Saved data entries
* * *

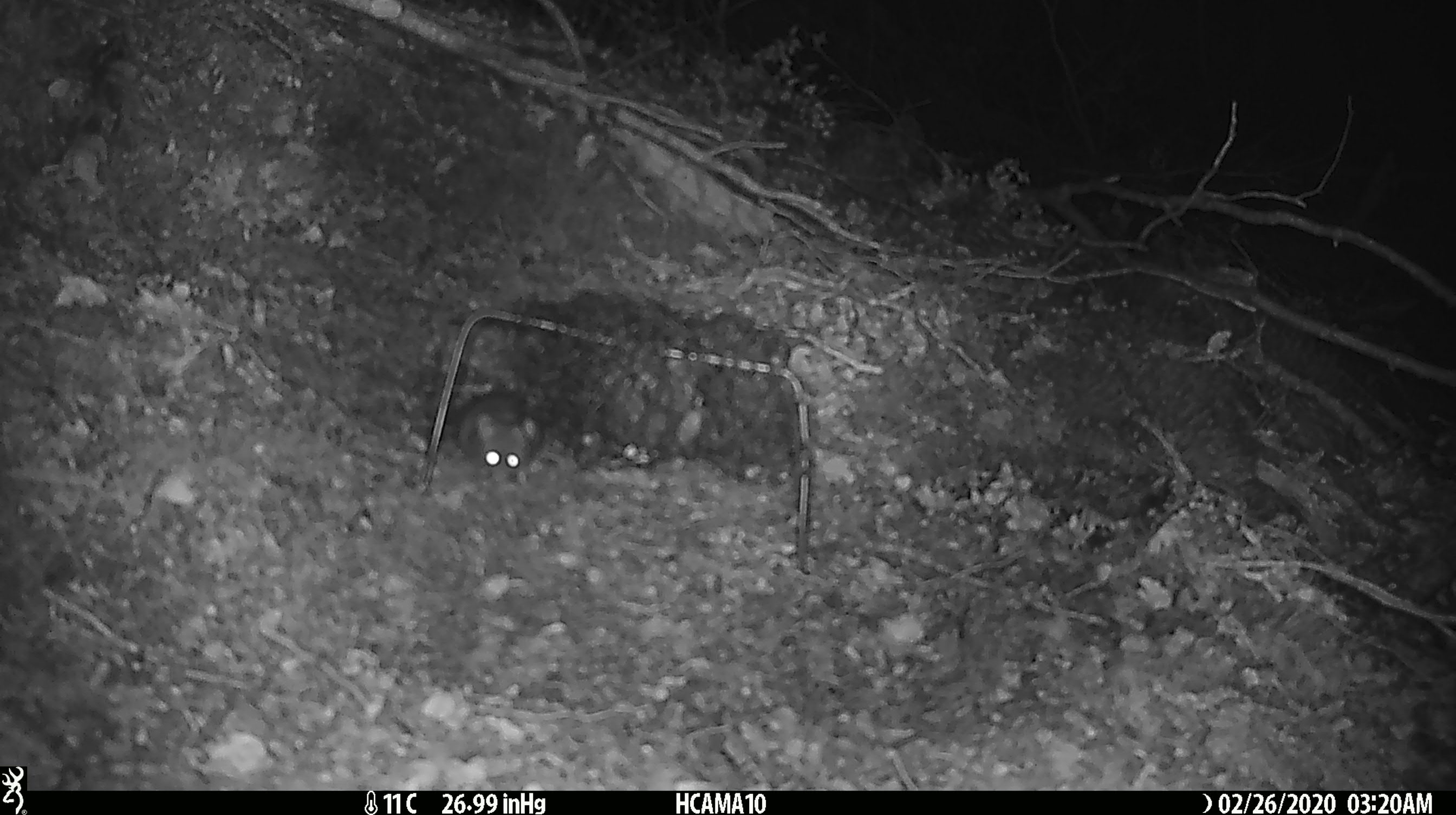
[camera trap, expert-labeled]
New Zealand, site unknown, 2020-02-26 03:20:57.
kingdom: Animalia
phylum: Chordata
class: Mammalia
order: Rodentia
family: Muridae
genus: Mus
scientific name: Mus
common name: mouse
Mouse (Mus).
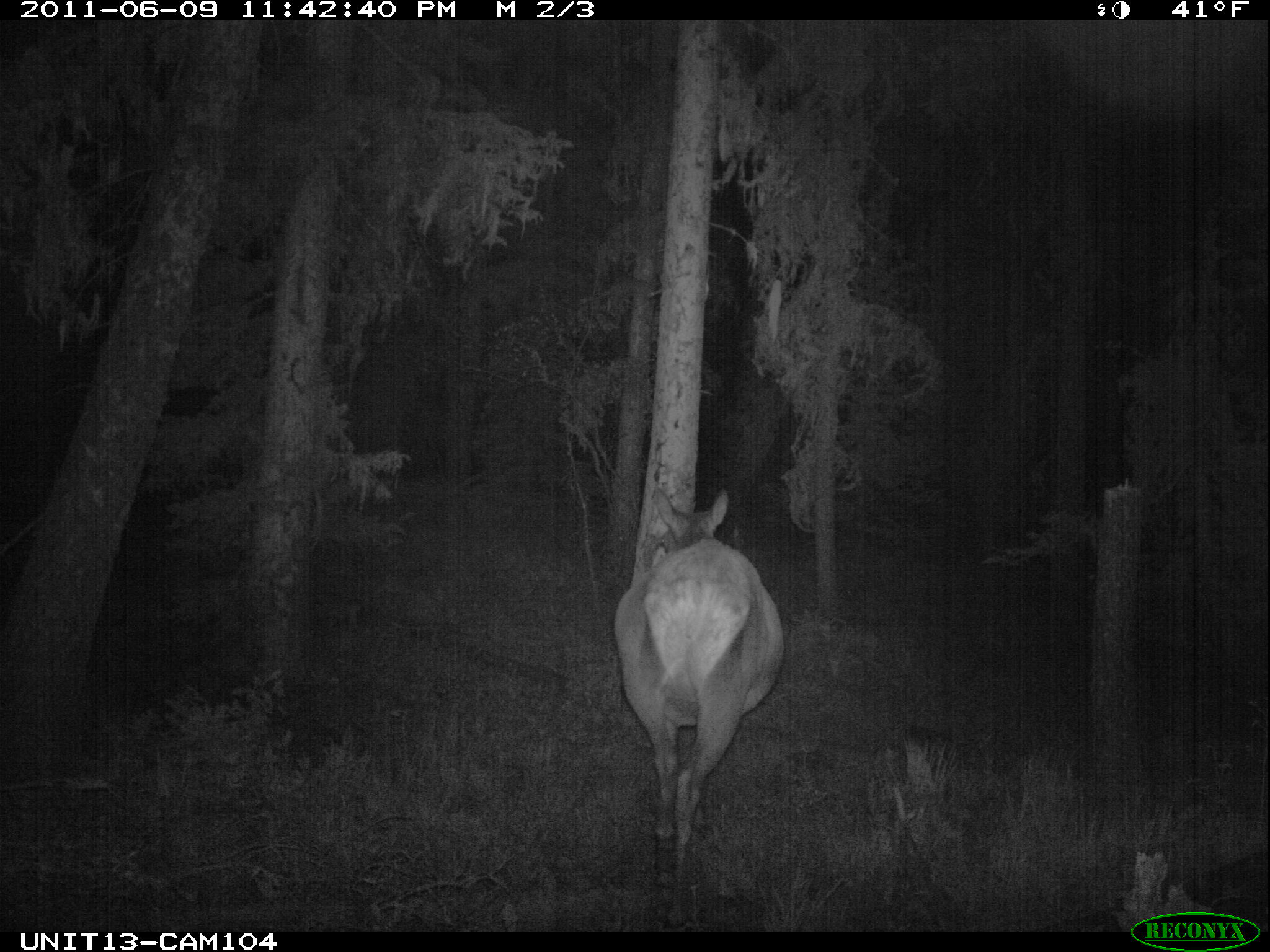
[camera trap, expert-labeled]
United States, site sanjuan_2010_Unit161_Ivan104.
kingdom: Animalia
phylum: Chordata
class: Mammalia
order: Artiodactyla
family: Cervidae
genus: Cervus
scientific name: Cervus elaphus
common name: red deer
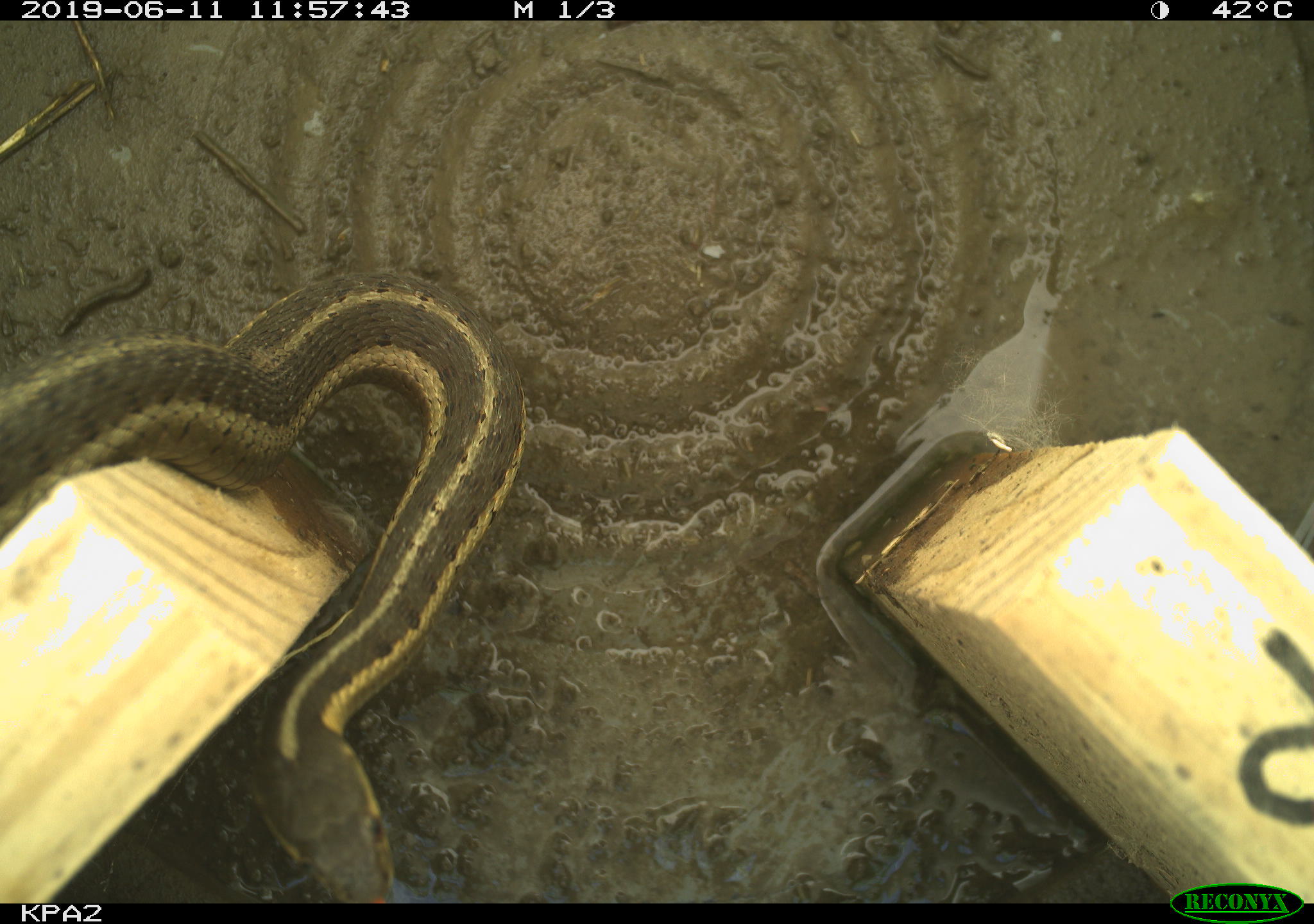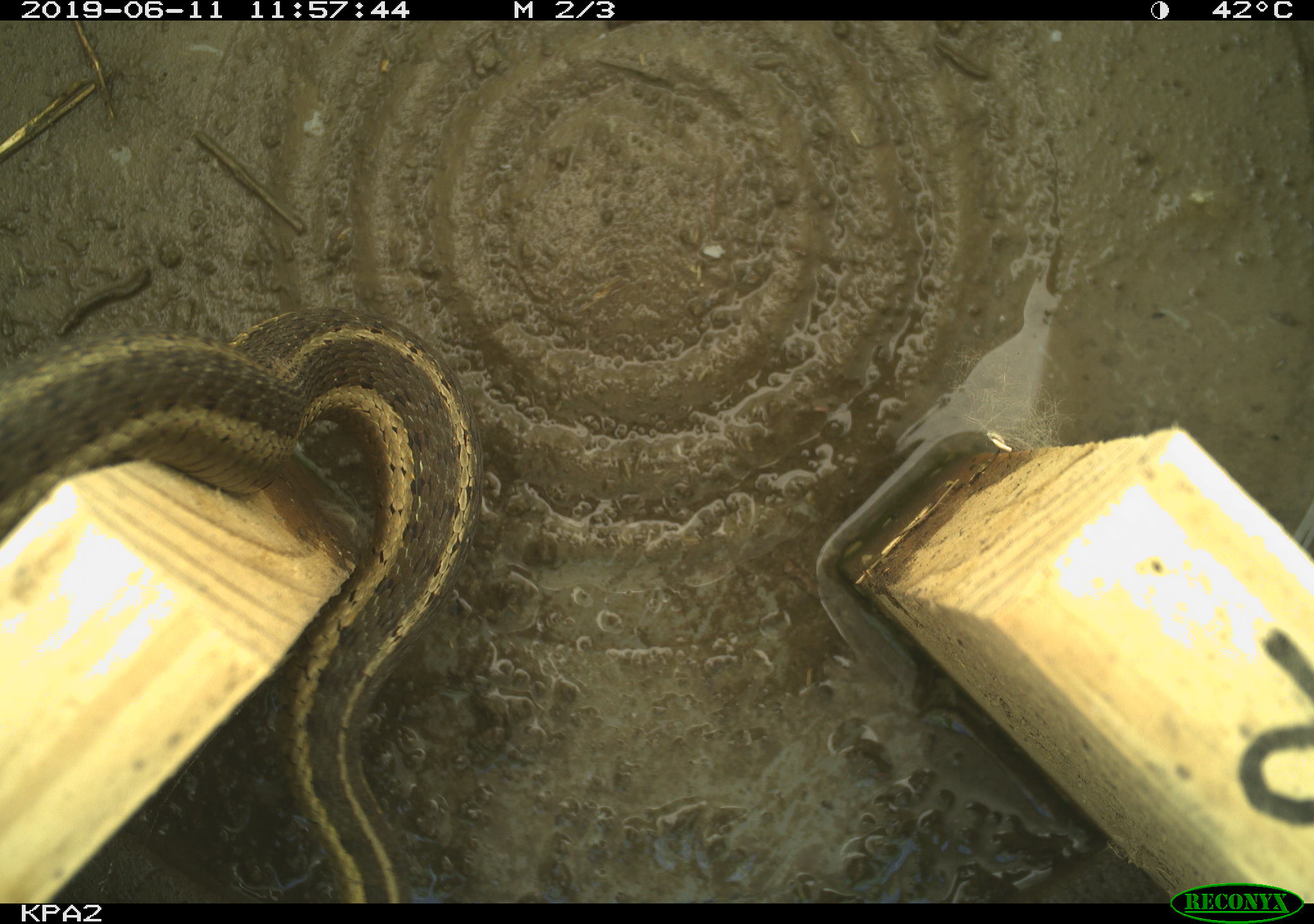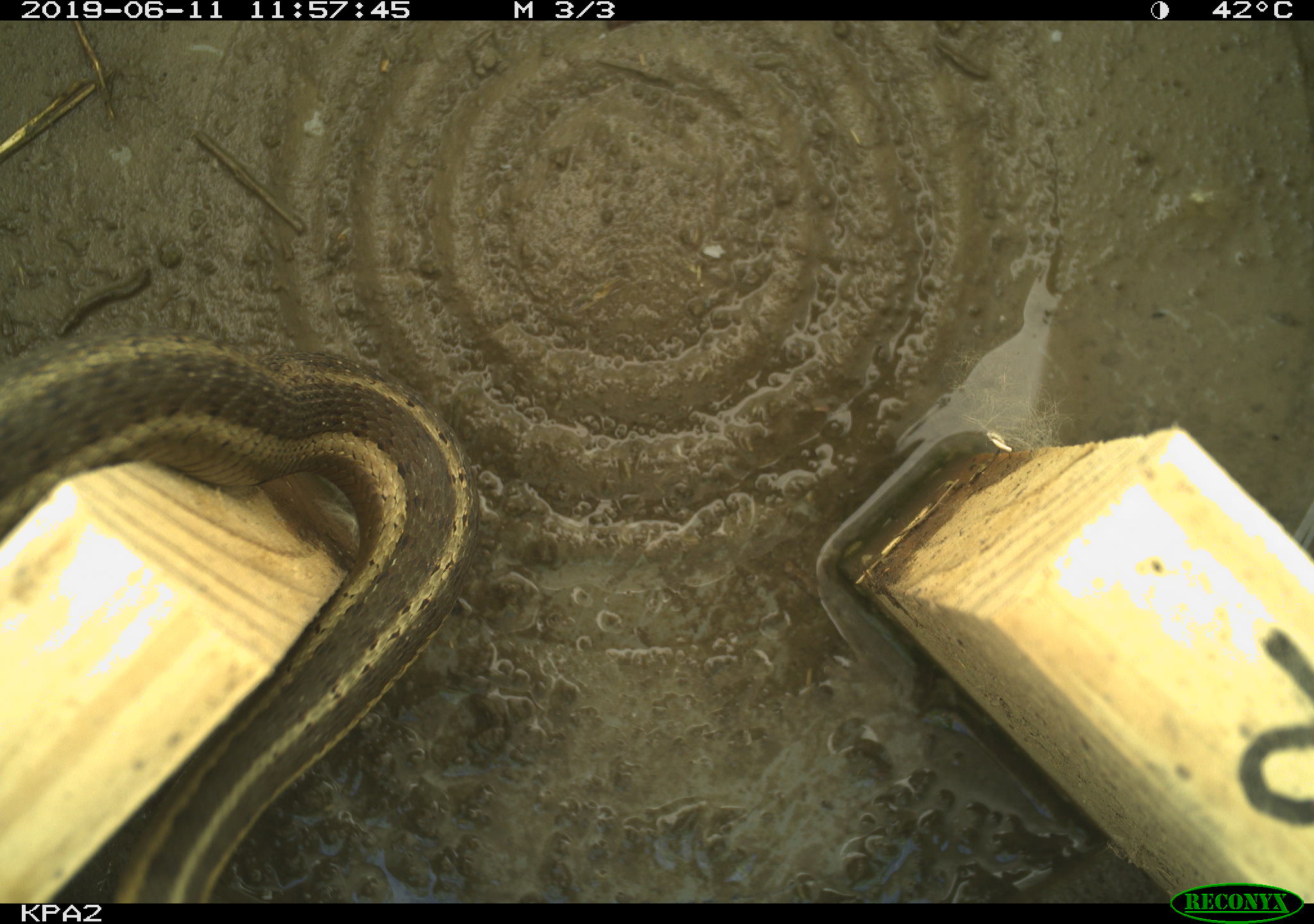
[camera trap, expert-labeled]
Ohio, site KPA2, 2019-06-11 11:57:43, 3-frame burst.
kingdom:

* * *

* [AIM OF THE EXERCISE] Your reply should restate every entry exactly, with the pictures left out.

* [YOUR SOLUTION]
[camera trap, expert-labeled]
New Zealand, site unknown, 2020-02-26 03:20:57.
kingdom: Animalia
phylum: Chordata
class: Mammalia
order: Rodentia
family: Muridae
genus: Mus
scientific name: Mus
common name: mouse
Mouse (Mus).
[camera trap, expert-labeled]
United States, site sanjuan_2010_Unit161_Ivan104.
kingdom: Animalia
phylum: Chordata
class: Mammalia
order: Artiodactyla
family: Cervidae
genus: Cervus
scientific name: Cervus elaphus
common name: red deer
[camera trap, expert-labeled]
Ohio, site KPA2, 2019-06-11 11:57:43, 3-frame burst.
kingdom:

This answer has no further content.